> [EXERCISE AIM]:
Print each record exactly as it appears, but drop the images.

[Start of section]

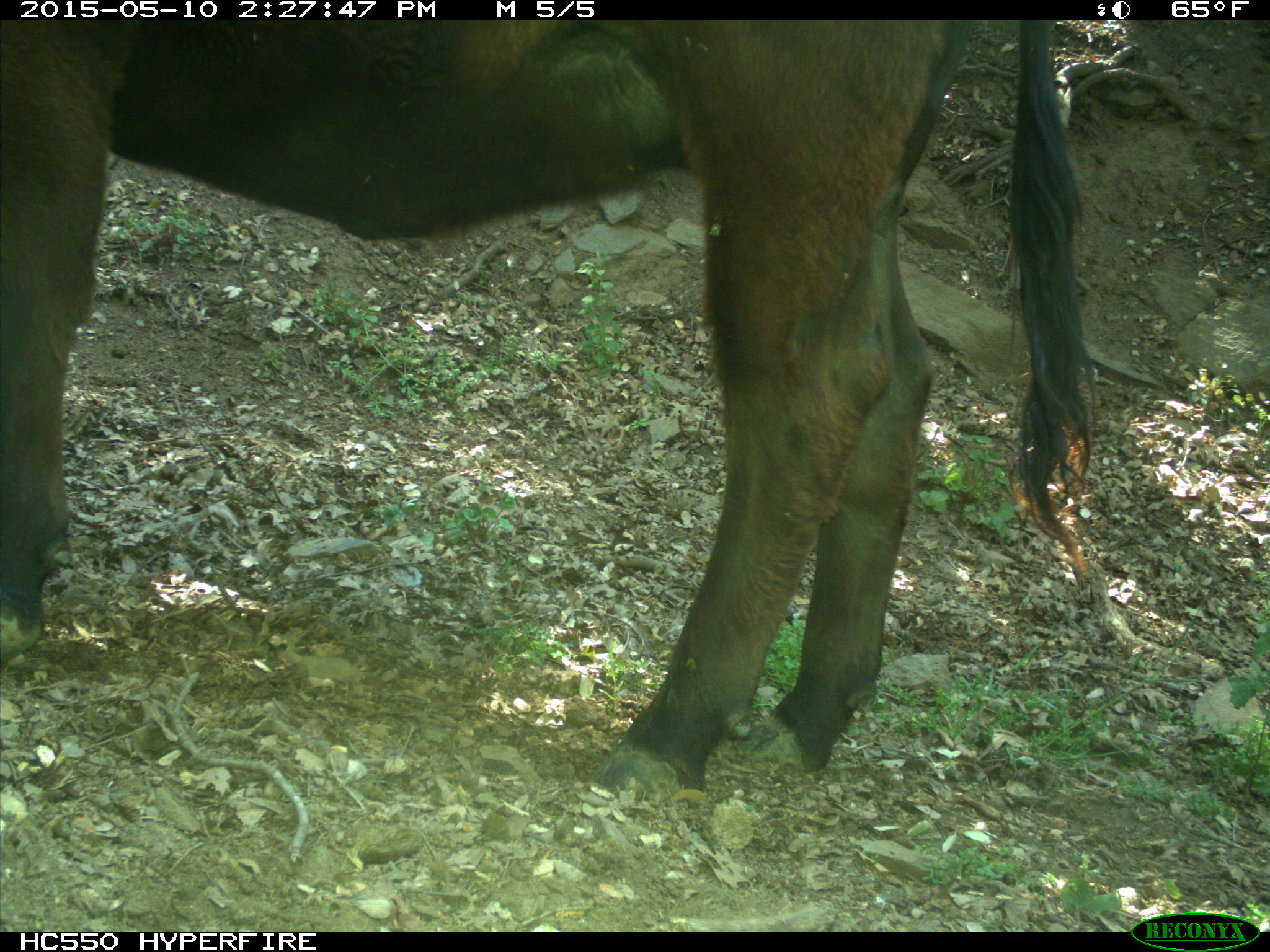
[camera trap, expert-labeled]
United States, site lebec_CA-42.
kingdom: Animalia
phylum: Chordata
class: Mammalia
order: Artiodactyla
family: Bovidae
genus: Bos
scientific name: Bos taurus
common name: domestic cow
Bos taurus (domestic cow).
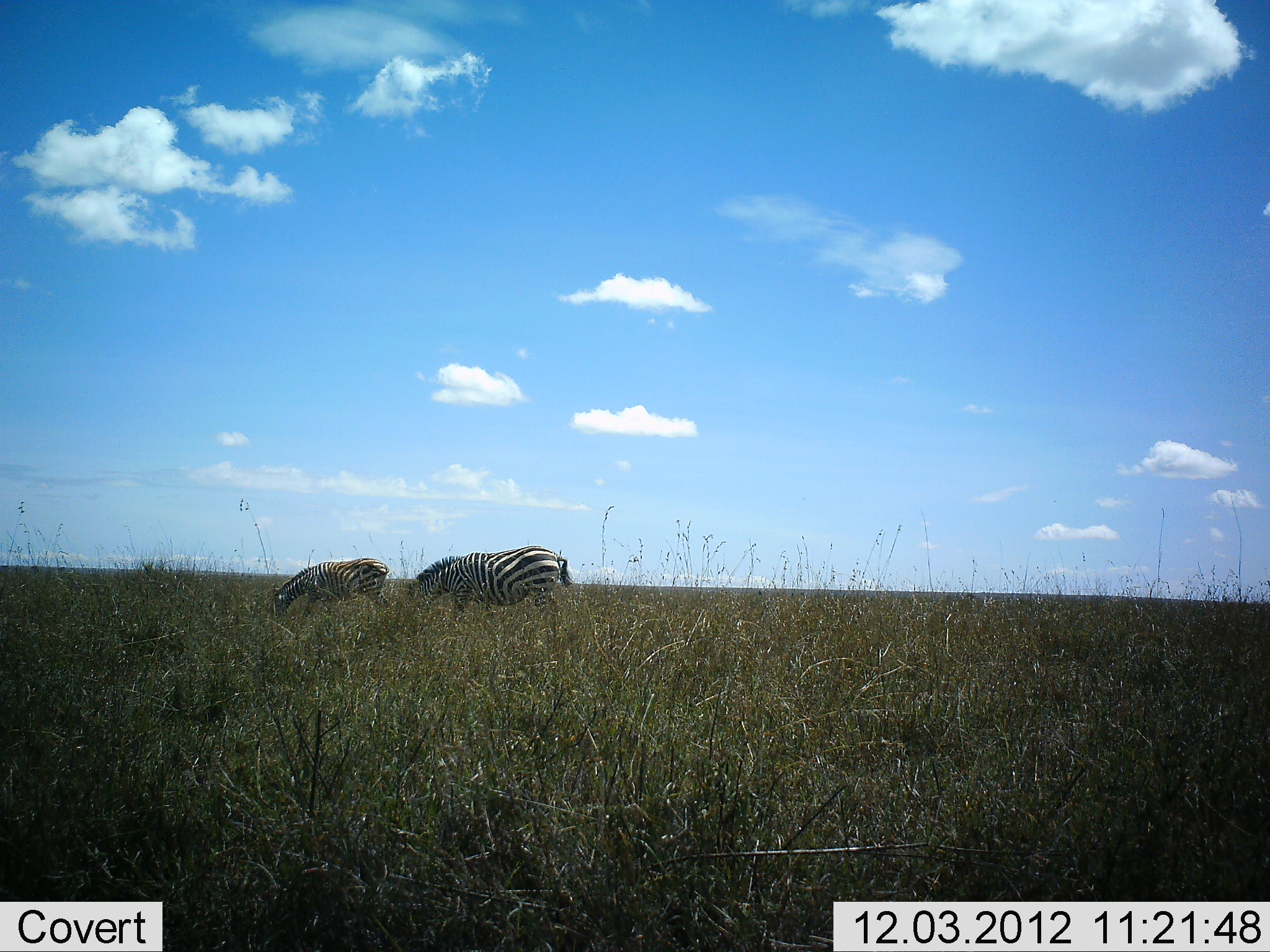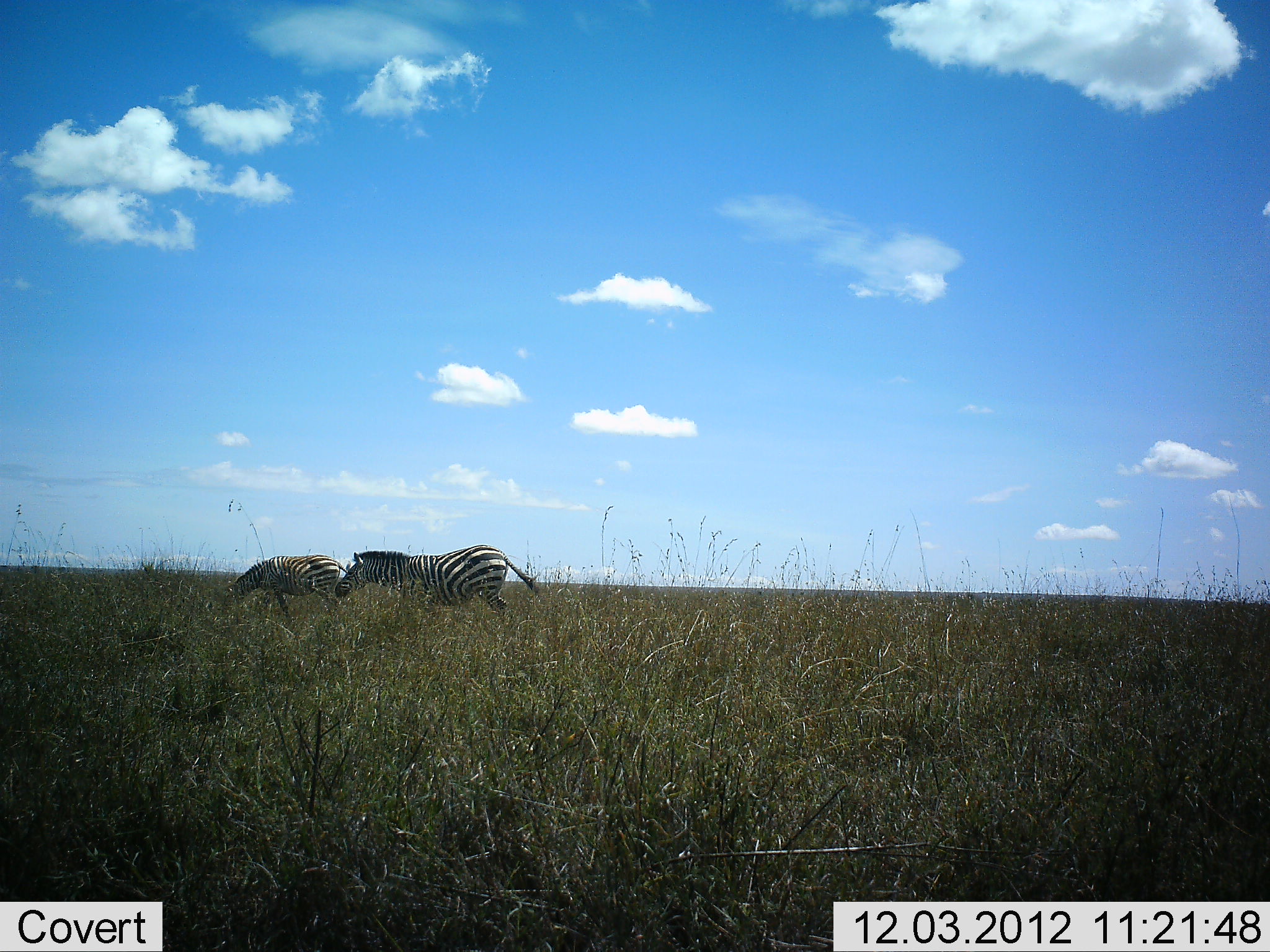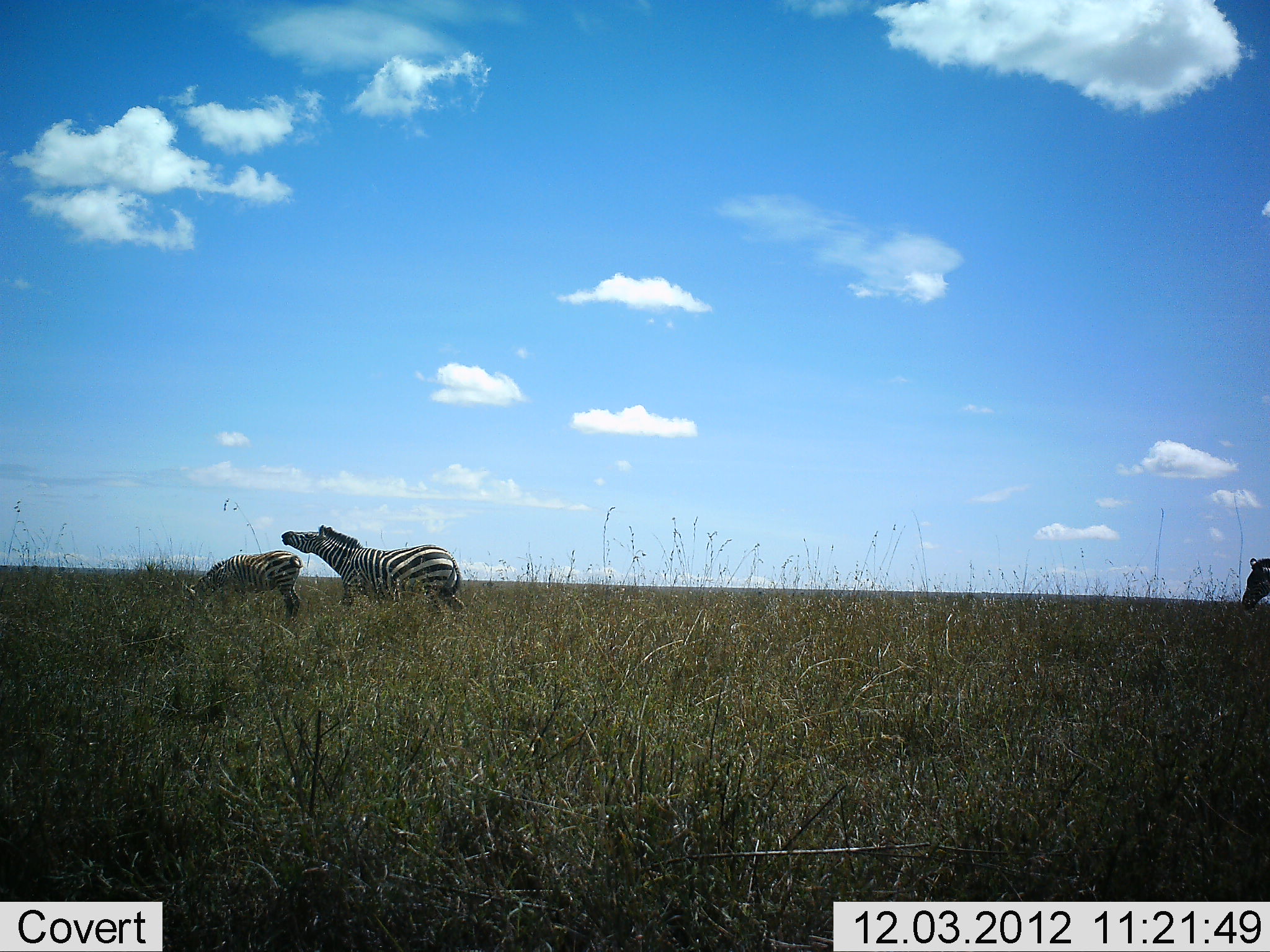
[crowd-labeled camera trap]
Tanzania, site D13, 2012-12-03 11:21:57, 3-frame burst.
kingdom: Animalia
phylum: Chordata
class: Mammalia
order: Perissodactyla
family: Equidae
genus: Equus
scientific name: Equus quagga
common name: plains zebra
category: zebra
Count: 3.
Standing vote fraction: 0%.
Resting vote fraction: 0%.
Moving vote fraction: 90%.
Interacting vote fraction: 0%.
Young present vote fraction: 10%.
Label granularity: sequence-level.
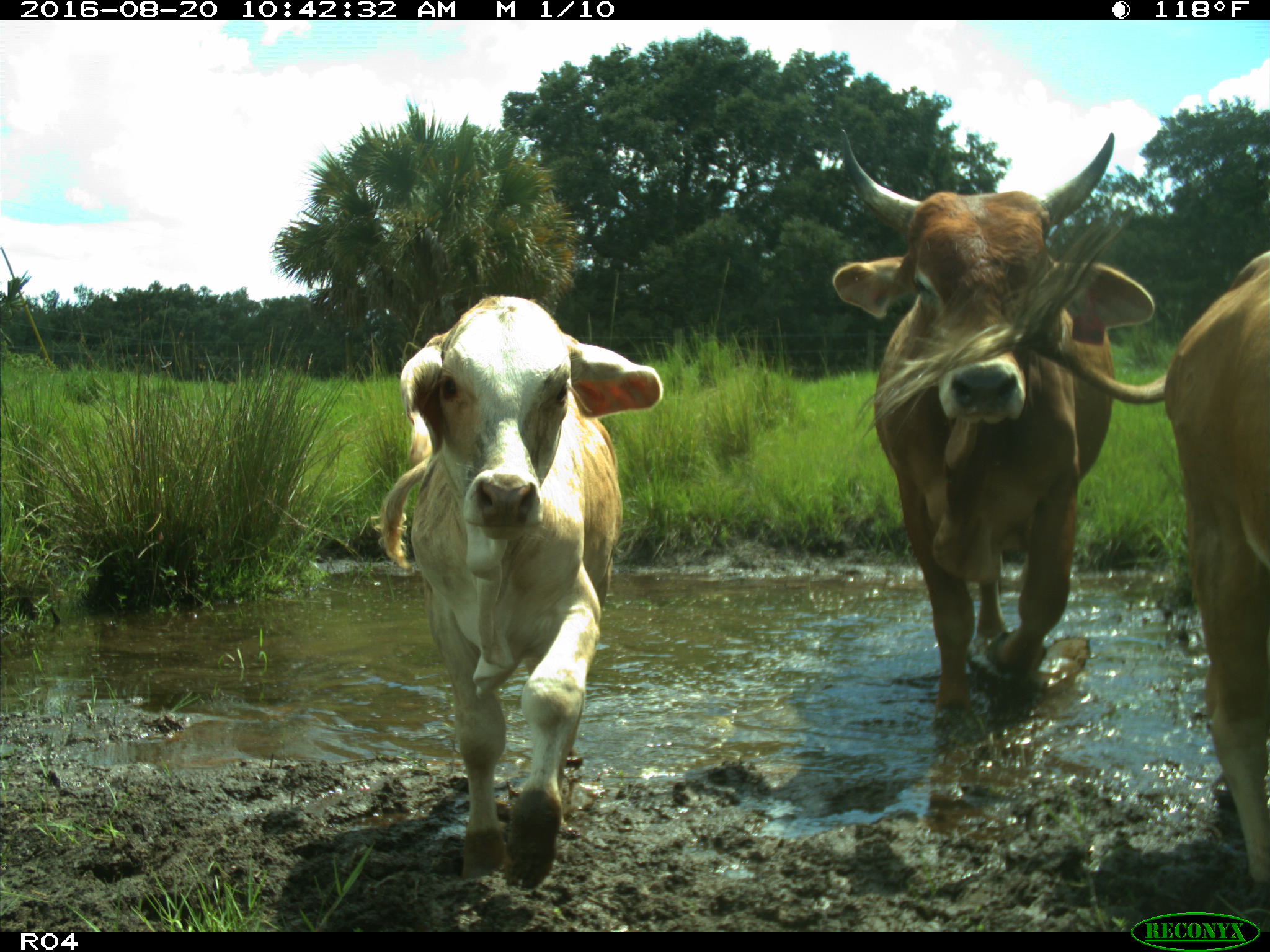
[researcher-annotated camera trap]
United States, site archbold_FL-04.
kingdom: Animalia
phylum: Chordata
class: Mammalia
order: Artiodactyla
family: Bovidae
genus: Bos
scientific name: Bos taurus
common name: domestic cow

[End of section]

> [RESPONSE AREA]:
[camera trap, expert-labeled]
United States, site lebec_CA-42.
kingdom: Animalia
phylum: Chordata
class: Mammalia
order: Artiodactyla
family: Bovidae
genus: Bos
scientific name: Bos taurus
common name: domestic cow
Bos taurus (domestic cow).
[crowd-labeled camera trap]
Tanzania, site D13, 2012-12-03 11:21:57, 3-frame burst.
kingdom: Animalia
phylum: Chordata
class: Mammalia
order: Perissodactyla
family: Equidae
genus: Equus
scientific name: Equus quagga
common name: plains zebra
category: zebra
Count: 3.
Standing vote fraction: 0%.
Resting vote fraction: 0%.
Moving vote fraction: 90%.
Interacting vote fraction: 0%.
Young present vote fraction: 10%.
Label granularity: sequence-level.
[researcher-annotated camera trap]
United States, site archbold_FL-04.
kingdom: Animalia
phylum: Chordata
class: Mammalia
order: Artiodactyla
family: Bovidae
genus: Bos
scientific name: Bos taurus
common name: domestic cow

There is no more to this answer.